Yandex Practicum

EdTech, School Math Product
Jul 2021 - May 2022
UX DesignUI Design

Introduction

An international educational platform specialising in IT courses. Offers around 60 different programmes alongside numerous development teams.

My role was focussed on the "School Math" product. I was a part of an agile team, collaborating closely with another product designer and a UX writer.

Problems

  1. There was a high volume of customer support queries on post-registration stage.
  2. The product manager identified issues faced by parents:
    1. Confusion about next steps after registration.
    2. Failure to realise that they accidentally open a student accounts.
    3. Unawareness of the existence of student accounts.
    4. Lack of understanding that children need login credentials.
  3. Challenges with visual overload and scalability of the product. Adding new features increases the complexity of the service.

Business Impact

  1. High costs associated with customer support.
  2. We assumed that these problems had a negative impact on the number of referrals, users' attitudes towards the product and, as a resulting impact on LTV.

Hypotheses

  1. Implementing an onboarding process for new users will decrease “onboarding” customer support tickets from 52% to 20% within the first month.
  2. Simplifying the dashboard will elevate the Net Promoter Score (NPS) to above +55 within the first quarter following implementation.
  3. Simplifying the dashboard will increase user engagement among parents.
    We’ll know this is true when the average number of sessions per parent increase by minimum 15% within 3 months after the dashboard redesign.

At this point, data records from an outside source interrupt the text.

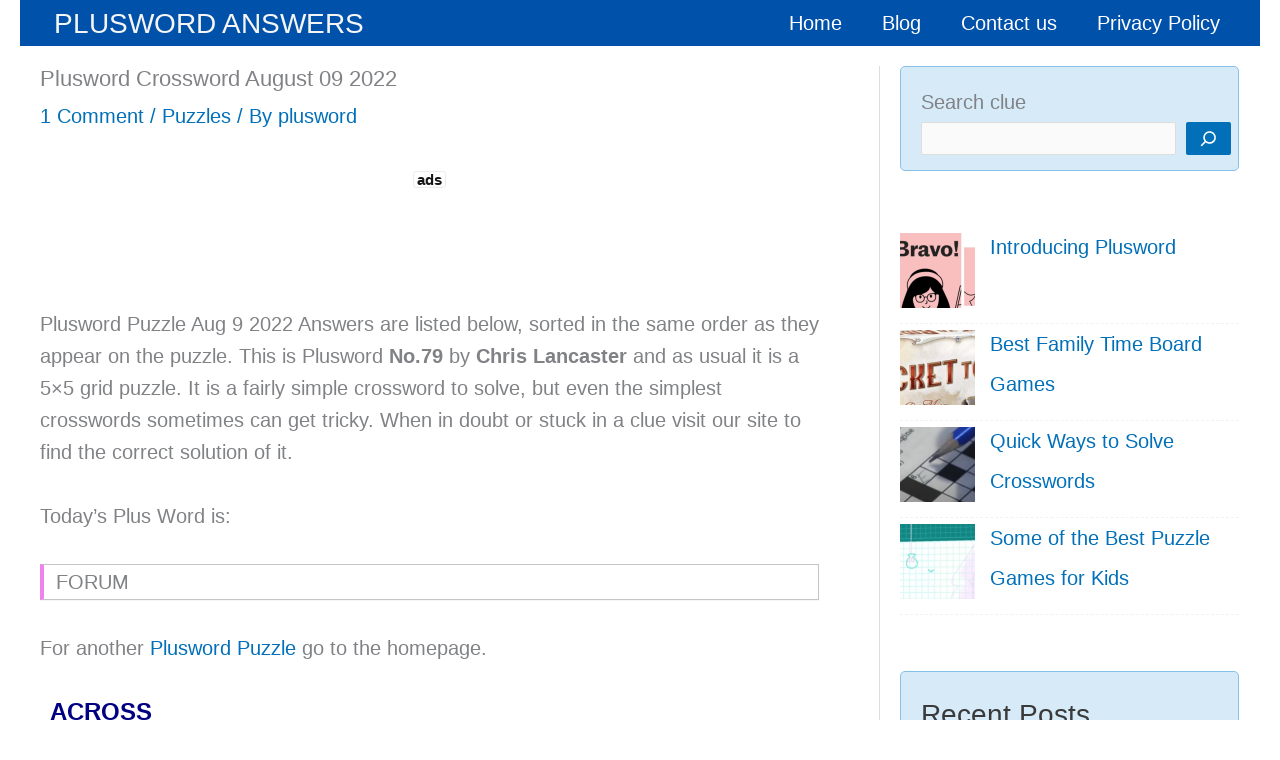

--- FILE ---
content_type: text/html; charset=utf-8
request_url: https://www.google.com/recaptcha/api2/aframe
body_size: 268
content:
<!DOCTYPE HTML><html><head><meta http-equiv="content-type" content="text/html; charset=UTF-8"></head><body><script nonce="yTwl3UwNYGKllCSkDvaEjA">/** Anti-fraud and anti-abuse applications only. See google.com/recaptcha */ try{var clients={'sodar':'https://pagead2.googlesyndication.com/pagead/sodar?'};window.addEventListener("message",function(a){try{if(a.source===window.parent){var b=JSON.parse(a.data);var c=clients[b['id']];if(c){var d=document.createElement('img');d.src=c+b['params']+'&rc='+(localStorage.getItem("rc::a")?sessionStorage.getItem("rc::b"):"");window.document.body.appendChild(d);sessionStorage.setItem("rc::e",parseInt(sessionStorage.getItem("rc::e")||0)+1);localStorage.setItem("rc::h",'1768861673366');}}}catch(b){}});window.parent.postMessage("_grecaptcha_ready", "*");}catch(b){}</script></body></html>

The challenge here was to find proxy metrics that are not affected by other product changes and market volatility.

Design Process

Adopted a methodology akin to the Double Diamond approach, encompassing:

  1. Discovery
  2. Analysis
  3. Ideation
  4. UI Prototyping and Detailing
  5. Design Review

1. Discovery

  1. Analysed user feedback. Found only a few messages mentioning the described problems. Without any details.
  2. Talked with customer support to grasp the specifics and frequency of user confusion.
  3. Requested data from an analyst. It confirmed that the issues were frequent and that there were a lot of related customer support requests.
  4. Collaborated with the product manager to formed hypotheses.

2. Analysis

  • I analysed the issues and needs of both parents and students.
  • Made and prioritised a list of job stories.

3. Ideation

  • Researched competitors and services with effective onboarding.
  • Drawed numerous wireframes, exploring potential solutions.

4. UI prototyping and finalization

  • Designed a user flow for a future interactions. Including all potential states.
  • Chose a direction for the design and step-by-step detailed wireframes into the final UI.
  • Wrote UI copy in collaboration with the UX writer.
  • Synced the vision with developers, UX writer and product manager during the design process.
  • Documented a design solution.

5. Design review

Ensured the test server changes aligned with the design solution in collaboration with the QA engineer.

Solution

As a result, these are the solutions I came up with:

  • Simple and phased onboarding. Previously, all elements were located on one page.
  • Hid features that are rarely used, such as "Settings".
  • Quick switch between parents' and students' accounts without the need for credentials.
  • An indication that a user is currently in the parent's account.
  • A dedicated block for sharing student login and password.

Extra

We decided to update the visual design to make the product competitive in appearance. And to make it more friendly and easier to understand.

Results

  • Customer support tickets: 52%16% within the first month.
  • NPS: +48+58 within the first 3 months.
  • Average number of sessions per parent: increased by 7% within 3 months.
    The goal was too ambitious.

Reflection and learnings

  • We concluded that the level of parental involvement in the child’s learning process largely depends not only on the simplicity of the interface, but also on some other factors.
  • Solving many problems at once was a mistake. We must try to break tasks into smaller iterations. Because this time the problems affected most of the service, and too much time was spent on design and development.
  • Despite limited team resources, it’s still preferable to validate solutions on actual users. Even if through unmoderated usability testing.